__TASK DETAILS__. All pictures are to be omitted while the lines starting at the line with "12.21.16 Bennington High" and ending at the line with "Melrose And Market" in the material below are retyped exactly, both ends included.

====== DATA RECORDS ======

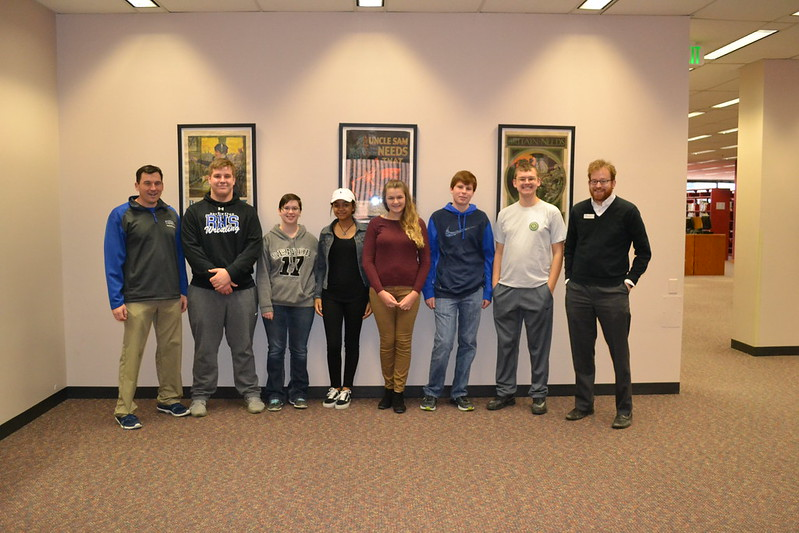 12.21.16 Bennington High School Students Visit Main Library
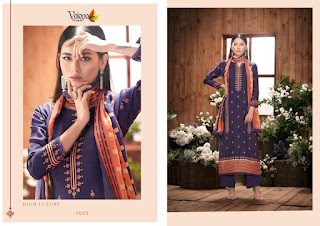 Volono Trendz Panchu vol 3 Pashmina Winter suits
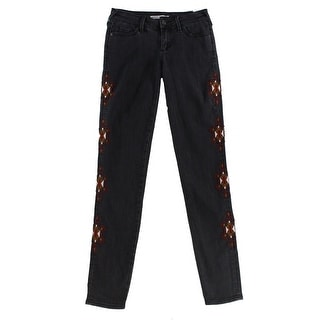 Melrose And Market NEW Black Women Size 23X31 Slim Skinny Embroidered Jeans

======
====== DATA RECORDS ======

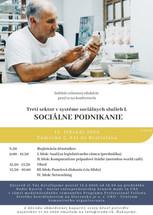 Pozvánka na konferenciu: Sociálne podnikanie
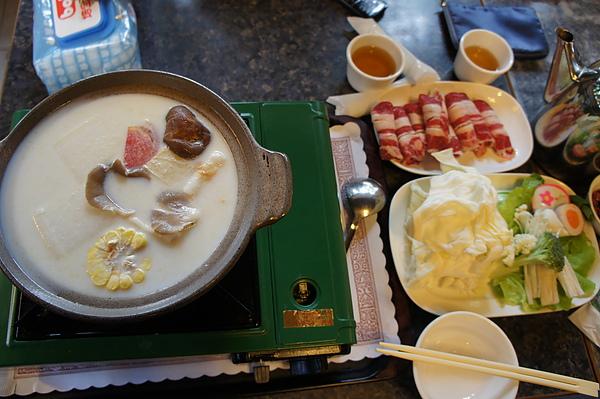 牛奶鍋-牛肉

======
====== DATA RECORDS ======

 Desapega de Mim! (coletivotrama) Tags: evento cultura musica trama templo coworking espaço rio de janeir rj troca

======

__REPLY__.
 12.21.16 Bennington High School Students Visit Main Library
 Volono Trendz Panchu vol 3 Pashmina Winter suits
 Melrose And Market NEW Black Women Size 23X31 Slim Skinny Embroidered Jeans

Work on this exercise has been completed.